Additionally, twitchers can help confirm rare bird reports, almost all are perfectly willing to share their sightings and either point out or allow you to look through their scope if you're unable to locate the bird. Their records can also enhance our overall understanding of migratory patterns and changes in the distribution and populations of certain species. Also, the presence of twitchers often helps places as varied as nature reserves, cafes, bird observatories and farms through admission fees and voluntary donations. Donation drives are common at twitches, and at some of the largest, a pledge of just £1 per birder can help raise a considerable amount of money that can often keep local businesses afloat for a fair amount of time.

Now for the bad.
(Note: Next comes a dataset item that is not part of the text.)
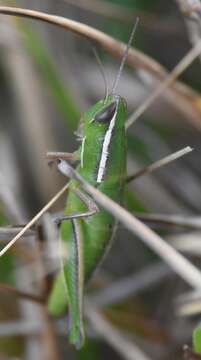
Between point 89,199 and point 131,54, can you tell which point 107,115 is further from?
point 131,54

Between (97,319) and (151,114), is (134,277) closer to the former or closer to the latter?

As well the issues outlined earlier on, the obsession with adding birds to a life list could lead to underhanded tactics such as supplying the wrong information to a potential rival. It's not unheard of for certain twitchers to add birds to their list that have yet to be accepted by a rarity committee in order to appear more successful. Some birders will even keep rejected records on their list in order to maintain a higher total.
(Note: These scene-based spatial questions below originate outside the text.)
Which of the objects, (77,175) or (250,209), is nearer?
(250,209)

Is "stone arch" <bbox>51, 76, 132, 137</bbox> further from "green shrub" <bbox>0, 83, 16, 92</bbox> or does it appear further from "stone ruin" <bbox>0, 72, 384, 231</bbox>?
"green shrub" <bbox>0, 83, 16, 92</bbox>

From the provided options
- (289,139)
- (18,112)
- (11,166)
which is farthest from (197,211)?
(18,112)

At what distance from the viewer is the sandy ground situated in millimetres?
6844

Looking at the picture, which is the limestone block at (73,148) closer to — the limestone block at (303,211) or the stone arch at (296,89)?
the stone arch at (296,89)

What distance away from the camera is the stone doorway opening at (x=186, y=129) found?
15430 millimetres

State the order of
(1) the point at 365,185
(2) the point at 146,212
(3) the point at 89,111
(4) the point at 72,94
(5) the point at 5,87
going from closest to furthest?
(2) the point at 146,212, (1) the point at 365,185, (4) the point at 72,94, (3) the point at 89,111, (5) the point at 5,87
Twitchers have been known to be rude and/or pushy to each other, local birders and members of the public, especially if they are attempting to chase multiple birds at the same time. In extreme cases, certain twitchers have even been known to willingly break the law; examples of this include trespassing onto private property, damaging private property such as fences and brick walls in order to gain a better view of their target. Moreover, twitchers have been known to flout speed laws in order to get to rarities quickly.

At the most extreme end of the spectrum, twitching obsessively has lead to certain birders experiencing financial ruin, as well as the breakdown of marriages and relationships with family members, especially children. Obsessive twitching can also put a birders job on the line, especially if they continuously phone in sick or fail to keep to important appointments.

The Time When a Rare Falcon Arrived in Staffordshire


Twitching is a paradox, both good and bad at the same time. Whichever it is, is largely down to the individual birder. It's perfectly possible to twitch birds in a responsible manner, but some forget that their 'target' is a living creature that is in many cases thousands of miles away from where they should be and not just a tick on a checklist.

My advice for new birders is yes, by all means, dip into the world of twitching, its exciting and on the social side of things you'll make plenty of friends and maybe even find a partner (for the guys, yes I can assure you that female birders do indeed exist). But, I would caution against doing it obsessively, instead, I would engage with it in an opportunistic sense. For me, its all about the right bird, in the right place at the right time. Yes, I do inevitably end up missing a fair few tickable birds, but whenever I do ’go for’ a bird and ’connect’ with it, then it makes it all the more special.

As eluded to in my previous article, the best way to get into birding is to engage with all forms of it, whether it’s garden birding, patch birding, twitching, seawatching or visible migration (looking out for passage migrants) otherwise known as vismig. Each form has its own appeal and each one offers you the chance to accumulate a lifetimes worth of memories. Variety is the spice of life, as they say.

Extreme Twitching

© 2018 James Kenny


James Kenny (author) from Birmingham, England on December 13, 2018:

Well you were partly right Liz. Some twitchers do do that, but fortunately it's not as common as many think.

Liz Westwood from UK on December 13, 2018:

With this article you have cleared up my misunderstanding about the term 'twitching'.I mistakenly used to think it referred to people beating around the bushes in an atteempt to get birds into the open so they could see them more easily!